---------- Text section ----------

Libertarianism Wiki
Register
Advertisement
Hans-Hermann-Hoppe

Hans-Hermann Hoppe in 2005. Photo courtesy Hans-Herman Hoppe and Wikimedia Commons.

Austrian School
Born September (1949-09-02) 2, 1949 (age 74)
Peine, West Germany
Nationality German-American
Institution University of Nevada, Las Vegas
Field Austrian economics, political philosophy
Alma mater Goethe University Frankfurt
Opposed Karl Popper, Friedrich Hayek[1]
Influences Ludwig von Mises, Murray Rothbard, Jürgen Habermas, Karl-Otto Apel, Eugen von Böhm-Bawerk, Erik von Kuehnelt-Leddihn
Influenced Walter Block, Tom Woods, Frank van Dun, Stephan Kinsella, Jörg Guido Hülsmann, Jeff Berwick
Contributions Argumentation ethics, Analysis of democracy and public goods theory
Awards The Gary G. Schlarbaum Prize (2006), The Frank T. and Harriet Kurzweg Award (2004)

Hans-Hermann Hoppe ( born September 2, 1949) is a prominent Austrian school economist and libertarian anarcho-capitalist philosopher,[2][3][4] although he prefers to be known as an advocate of private law society.[5] He is a Professor Emeritus of economics at the University of Nevada, Las Vegas. Hoppe is the author of several widely discussed books and his work has been translated to 22 languages.[6] He is currently living with his wife in Istanbul, Turkey.[5]

Life[]

Born in Peine, West Germany, Hoppe attended the Universität des Saarlandes in [[Saarbrücken, and the University of Frankfurt, studying philosophy, sociology, history, and economics. His doctoral studies began with Marxist thought, under Frankfurt School philosopher Jürgen Habermas as his Ph.D advisor.[7] However he quickly became disillusioned in this pursuit, partly due to the influence of Eugen Böhm von Bawerk and his critique of marxism[8] and Milton Friedman.[9] He earned his Ph.D. in Philosophy from the Goethe University Frankfurt in 1974. He was then a post-doctoral fellow at the University of Michigan, in Ann Arbor, United States, from 1976 to 1978. He earned his habilitation in Foundations of Sociology and Economics from the University of Frankfurt in 1981. He taught at several German universities and at Johns Hopkins University Bologna Center for Advanced International Studies, Italy.[10] In 1986, he moved from Germany to the United States, to study under Murray Rothbard.[11] He remained a close associate to Rothbard until his death in January 1995. Hoppe was then Professor of Economics at University of Nevada, Las Vegas until retirement in 2008. Hoppe was involved in the formation of what came to be called paleo-libertarianism.[12] Hoppe has served as the editor of the Journal of Libertarian Studies, coeditor of the Review of Austrian Economics, and coeditor of the Quarterly Journal of Austrian Economics. He is a Distinguished Fellow with the Ludwig von Mises Institute, and the author of several widely-discussed articles and books. In 2005, he founded the Property and Freedom Society as a more radical alternative to the Mont Pelerin Society.

---------- Record extracts ----------

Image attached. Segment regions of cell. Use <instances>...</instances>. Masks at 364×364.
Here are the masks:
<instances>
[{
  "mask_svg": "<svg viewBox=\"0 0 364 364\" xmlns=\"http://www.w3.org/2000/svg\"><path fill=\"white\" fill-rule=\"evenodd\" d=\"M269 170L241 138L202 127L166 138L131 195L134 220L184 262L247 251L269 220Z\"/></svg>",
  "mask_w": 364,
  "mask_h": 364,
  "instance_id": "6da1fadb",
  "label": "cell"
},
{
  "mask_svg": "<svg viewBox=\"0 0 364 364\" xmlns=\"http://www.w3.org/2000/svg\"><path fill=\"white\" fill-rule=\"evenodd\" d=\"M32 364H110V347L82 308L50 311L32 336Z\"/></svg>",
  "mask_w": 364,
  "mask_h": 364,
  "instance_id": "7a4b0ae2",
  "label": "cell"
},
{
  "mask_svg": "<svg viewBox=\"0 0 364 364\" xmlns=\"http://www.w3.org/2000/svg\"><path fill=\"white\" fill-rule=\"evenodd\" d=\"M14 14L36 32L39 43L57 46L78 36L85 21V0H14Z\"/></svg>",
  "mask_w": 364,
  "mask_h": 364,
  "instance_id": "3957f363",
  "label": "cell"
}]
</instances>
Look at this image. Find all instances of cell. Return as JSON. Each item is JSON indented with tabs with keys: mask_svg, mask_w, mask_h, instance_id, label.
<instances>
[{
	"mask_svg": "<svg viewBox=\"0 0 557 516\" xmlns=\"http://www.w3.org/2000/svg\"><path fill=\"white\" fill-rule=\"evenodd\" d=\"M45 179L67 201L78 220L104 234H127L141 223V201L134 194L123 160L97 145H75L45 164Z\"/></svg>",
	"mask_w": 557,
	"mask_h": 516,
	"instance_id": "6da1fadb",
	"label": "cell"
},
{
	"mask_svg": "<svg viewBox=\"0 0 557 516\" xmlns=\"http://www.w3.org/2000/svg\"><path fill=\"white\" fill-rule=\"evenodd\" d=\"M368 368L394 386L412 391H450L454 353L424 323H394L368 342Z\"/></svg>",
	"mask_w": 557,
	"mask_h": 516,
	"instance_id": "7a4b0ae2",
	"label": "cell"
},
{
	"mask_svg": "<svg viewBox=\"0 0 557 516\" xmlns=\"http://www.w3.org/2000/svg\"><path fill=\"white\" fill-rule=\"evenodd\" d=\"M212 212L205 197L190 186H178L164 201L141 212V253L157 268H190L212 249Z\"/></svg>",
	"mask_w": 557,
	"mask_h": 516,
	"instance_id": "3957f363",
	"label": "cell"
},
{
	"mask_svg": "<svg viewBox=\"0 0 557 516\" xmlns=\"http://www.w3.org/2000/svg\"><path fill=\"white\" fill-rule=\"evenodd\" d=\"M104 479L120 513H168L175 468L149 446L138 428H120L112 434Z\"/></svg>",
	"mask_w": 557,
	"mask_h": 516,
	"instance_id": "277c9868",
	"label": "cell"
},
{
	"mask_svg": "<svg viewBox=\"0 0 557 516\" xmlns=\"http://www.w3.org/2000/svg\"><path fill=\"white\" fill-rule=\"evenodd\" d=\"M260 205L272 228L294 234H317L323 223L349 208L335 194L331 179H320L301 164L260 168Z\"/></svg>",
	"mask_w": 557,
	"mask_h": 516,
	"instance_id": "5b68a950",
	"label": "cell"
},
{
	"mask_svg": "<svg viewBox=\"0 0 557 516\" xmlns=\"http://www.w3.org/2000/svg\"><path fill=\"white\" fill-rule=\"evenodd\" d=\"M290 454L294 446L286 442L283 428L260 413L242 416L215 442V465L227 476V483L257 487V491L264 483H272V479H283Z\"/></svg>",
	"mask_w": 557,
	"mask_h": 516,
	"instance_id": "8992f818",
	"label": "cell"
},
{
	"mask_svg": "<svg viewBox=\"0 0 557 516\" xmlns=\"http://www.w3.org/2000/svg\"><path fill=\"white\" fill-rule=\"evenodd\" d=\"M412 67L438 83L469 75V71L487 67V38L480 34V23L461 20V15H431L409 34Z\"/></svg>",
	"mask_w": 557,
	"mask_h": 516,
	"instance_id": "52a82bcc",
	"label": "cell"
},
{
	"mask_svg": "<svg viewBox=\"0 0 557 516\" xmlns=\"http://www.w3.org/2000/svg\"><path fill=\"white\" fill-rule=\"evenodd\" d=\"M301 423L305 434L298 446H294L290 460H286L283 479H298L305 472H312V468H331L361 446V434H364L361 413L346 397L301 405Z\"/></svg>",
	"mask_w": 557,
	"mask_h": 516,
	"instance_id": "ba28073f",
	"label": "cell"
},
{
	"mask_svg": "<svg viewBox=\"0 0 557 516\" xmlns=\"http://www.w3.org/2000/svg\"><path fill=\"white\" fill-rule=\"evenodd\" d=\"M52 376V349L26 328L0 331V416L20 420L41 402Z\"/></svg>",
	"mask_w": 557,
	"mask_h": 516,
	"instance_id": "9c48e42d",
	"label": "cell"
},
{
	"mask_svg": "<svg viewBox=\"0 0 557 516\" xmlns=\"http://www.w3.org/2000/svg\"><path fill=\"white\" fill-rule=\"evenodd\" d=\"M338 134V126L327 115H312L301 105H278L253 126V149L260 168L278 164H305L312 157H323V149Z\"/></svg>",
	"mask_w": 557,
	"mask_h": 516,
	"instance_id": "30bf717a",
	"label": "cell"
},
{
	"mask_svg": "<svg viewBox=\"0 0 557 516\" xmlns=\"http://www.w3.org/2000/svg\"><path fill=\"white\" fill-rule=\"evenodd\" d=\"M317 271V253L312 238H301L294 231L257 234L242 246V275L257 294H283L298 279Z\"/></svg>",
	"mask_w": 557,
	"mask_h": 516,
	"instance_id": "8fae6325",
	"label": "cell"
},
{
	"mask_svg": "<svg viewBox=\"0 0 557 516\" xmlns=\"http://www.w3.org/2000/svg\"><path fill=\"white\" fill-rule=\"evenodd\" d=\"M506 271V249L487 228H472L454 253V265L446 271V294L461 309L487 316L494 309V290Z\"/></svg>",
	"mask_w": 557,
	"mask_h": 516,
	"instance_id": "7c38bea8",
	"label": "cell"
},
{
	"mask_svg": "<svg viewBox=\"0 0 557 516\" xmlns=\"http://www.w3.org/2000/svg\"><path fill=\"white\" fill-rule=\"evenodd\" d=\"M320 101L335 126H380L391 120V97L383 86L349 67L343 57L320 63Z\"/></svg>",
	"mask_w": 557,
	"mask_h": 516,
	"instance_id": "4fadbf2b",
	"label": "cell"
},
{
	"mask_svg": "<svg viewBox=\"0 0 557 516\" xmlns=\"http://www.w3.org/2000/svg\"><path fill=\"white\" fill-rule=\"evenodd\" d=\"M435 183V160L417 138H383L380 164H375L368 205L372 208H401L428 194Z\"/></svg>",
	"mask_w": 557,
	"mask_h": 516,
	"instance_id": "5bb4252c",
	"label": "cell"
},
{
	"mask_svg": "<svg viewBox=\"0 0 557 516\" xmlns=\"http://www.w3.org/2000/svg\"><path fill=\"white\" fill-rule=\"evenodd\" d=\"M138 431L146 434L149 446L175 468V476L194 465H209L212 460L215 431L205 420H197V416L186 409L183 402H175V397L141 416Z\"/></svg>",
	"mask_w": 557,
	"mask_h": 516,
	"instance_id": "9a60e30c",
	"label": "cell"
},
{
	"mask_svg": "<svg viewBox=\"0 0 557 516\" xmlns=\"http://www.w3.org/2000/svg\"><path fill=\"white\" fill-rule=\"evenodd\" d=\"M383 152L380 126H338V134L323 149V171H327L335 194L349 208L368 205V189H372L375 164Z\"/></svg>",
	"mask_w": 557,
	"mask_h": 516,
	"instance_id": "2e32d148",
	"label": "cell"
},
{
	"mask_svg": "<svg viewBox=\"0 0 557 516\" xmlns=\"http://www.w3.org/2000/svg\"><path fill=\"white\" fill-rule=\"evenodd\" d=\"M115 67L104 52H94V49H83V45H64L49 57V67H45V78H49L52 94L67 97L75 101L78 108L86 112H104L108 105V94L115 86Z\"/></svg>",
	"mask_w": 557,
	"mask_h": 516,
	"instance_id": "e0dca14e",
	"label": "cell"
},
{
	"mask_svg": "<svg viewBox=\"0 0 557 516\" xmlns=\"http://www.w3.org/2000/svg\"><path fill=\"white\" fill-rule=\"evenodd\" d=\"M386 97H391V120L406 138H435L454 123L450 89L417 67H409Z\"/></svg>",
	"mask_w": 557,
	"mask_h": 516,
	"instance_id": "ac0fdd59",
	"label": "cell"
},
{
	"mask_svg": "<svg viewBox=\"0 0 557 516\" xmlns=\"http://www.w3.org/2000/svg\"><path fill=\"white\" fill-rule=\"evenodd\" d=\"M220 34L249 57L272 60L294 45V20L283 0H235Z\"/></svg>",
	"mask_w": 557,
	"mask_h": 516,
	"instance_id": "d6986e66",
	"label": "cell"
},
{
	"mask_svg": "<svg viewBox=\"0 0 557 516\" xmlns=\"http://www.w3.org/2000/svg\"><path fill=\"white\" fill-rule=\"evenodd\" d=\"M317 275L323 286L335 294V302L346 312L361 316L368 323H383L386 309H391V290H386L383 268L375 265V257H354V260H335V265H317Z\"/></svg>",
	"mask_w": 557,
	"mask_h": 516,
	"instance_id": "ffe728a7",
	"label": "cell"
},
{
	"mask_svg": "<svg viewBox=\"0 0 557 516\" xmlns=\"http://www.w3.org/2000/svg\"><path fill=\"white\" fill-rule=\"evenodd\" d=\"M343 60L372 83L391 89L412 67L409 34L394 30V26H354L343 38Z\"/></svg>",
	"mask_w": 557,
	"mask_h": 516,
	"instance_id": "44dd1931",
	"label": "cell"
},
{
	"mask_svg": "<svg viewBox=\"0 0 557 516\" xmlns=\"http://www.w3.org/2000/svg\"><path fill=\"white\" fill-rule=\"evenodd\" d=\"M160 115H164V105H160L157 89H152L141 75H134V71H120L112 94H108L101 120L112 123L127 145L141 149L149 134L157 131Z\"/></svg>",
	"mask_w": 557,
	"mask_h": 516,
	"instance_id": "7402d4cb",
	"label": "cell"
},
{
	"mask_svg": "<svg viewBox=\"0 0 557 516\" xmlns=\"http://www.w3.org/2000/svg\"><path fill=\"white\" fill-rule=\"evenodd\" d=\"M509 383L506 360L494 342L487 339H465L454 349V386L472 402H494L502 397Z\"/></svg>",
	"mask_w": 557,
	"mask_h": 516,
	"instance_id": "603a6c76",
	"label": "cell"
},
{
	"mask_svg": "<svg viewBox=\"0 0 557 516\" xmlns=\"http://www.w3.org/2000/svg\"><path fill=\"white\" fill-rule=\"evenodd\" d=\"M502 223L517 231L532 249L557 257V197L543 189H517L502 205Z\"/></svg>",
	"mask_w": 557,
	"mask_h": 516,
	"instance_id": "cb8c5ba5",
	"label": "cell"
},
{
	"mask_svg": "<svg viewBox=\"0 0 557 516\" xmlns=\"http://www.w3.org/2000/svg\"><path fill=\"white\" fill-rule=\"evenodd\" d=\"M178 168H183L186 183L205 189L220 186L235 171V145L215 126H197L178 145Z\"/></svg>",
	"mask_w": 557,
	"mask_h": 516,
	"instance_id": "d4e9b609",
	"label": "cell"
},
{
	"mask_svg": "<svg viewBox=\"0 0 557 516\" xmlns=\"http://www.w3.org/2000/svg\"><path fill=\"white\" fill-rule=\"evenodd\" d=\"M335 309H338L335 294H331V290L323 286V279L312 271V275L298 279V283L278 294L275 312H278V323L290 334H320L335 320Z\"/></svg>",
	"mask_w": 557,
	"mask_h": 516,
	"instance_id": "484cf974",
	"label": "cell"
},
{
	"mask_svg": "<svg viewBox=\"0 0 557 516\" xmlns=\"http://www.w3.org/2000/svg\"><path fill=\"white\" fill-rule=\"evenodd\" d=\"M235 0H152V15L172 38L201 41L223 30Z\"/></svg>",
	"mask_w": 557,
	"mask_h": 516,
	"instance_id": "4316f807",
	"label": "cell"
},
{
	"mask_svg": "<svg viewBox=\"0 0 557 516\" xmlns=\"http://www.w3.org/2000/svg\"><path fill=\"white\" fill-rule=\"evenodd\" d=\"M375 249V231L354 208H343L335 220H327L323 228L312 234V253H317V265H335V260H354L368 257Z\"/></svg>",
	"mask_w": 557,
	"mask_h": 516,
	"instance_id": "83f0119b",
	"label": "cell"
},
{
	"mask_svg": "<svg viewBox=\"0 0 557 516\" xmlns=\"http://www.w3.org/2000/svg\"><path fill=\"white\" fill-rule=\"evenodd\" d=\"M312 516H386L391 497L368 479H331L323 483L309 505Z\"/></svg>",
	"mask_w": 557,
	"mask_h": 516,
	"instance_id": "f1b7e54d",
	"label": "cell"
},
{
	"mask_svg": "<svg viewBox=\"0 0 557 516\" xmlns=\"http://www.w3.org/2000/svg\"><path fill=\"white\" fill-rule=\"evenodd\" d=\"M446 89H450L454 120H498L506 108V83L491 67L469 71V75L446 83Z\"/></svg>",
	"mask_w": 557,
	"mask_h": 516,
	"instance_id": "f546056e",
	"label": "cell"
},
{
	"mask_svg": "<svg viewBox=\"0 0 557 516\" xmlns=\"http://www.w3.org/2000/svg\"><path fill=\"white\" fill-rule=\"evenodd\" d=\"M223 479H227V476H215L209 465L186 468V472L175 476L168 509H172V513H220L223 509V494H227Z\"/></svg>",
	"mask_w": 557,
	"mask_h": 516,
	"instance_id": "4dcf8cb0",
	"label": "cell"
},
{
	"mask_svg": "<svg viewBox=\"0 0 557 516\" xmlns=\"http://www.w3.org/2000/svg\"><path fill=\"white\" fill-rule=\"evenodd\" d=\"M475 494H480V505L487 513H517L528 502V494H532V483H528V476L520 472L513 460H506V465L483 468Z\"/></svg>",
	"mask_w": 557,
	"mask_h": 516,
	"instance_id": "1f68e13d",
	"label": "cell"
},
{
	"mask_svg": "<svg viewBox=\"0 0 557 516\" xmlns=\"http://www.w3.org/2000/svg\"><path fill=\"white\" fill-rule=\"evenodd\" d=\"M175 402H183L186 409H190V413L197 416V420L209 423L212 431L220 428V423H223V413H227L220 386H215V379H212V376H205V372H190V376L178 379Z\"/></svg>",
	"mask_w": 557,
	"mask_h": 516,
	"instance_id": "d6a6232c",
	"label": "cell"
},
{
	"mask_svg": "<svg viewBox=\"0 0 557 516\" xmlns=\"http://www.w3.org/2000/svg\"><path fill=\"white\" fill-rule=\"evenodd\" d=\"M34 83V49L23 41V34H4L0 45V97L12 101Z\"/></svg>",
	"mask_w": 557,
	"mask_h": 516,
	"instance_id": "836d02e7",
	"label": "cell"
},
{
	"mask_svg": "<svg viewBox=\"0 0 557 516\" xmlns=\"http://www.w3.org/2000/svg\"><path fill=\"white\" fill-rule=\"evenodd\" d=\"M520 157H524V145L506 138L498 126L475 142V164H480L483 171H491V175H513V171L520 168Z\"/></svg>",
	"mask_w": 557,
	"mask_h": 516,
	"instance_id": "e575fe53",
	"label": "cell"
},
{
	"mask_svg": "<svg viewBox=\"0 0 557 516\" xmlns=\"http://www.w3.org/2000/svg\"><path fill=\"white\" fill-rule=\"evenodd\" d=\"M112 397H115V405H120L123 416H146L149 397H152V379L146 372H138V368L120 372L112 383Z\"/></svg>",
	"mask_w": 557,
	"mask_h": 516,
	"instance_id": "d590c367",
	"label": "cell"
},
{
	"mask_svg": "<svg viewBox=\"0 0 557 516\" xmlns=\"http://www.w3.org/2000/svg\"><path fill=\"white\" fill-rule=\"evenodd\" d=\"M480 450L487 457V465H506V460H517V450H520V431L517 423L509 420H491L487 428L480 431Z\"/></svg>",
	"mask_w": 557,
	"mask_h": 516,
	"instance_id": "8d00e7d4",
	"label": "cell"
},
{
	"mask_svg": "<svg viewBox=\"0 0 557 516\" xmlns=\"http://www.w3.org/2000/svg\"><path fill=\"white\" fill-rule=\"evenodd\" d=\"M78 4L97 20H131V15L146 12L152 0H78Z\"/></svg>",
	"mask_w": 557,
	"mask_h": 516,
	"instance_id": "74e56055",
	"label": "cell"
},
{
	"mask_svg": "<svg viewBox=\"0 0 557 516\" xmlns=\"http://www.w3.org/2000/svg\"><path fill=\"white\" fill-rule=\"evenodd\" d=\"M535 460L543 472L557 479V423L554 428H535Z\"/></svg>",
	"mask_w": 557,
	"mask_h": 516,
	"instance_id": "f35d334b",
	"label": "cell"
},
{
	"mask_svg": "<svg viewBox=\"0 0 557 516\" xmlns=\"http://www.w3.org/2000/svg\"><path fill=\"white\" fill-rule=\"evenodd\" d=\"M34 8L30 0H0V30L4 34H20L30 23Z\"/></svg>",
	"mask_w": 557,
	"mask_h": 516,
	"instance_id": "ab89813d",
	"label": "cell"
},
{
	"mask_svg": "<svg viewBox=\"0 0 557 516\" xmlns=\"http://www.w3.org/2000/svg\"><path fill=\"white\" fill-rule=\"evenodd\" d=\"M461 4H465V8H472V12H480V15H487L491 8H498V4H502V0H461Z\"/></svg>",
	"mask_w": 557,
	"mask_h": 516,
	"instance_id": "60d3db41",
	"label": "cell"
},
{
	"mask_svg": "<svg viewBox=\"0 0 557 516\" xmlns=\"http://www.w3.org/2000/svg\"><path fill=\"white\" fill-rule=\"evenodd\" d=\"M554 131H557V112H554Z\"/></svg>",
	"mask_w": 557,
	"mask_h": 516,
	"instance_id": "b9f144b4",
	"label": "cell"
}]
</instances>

----------

■ The task
Translate this sentence from the Hans-Hermann Hoppe text into Spanish: "He earned his Ph.D. in Philosophy from the Goethe University Frankfurt in 1974."

■ Task response
Obtuvo su doctorado en Filosofía en la Universidad Goethe de Fráncfort en 1974.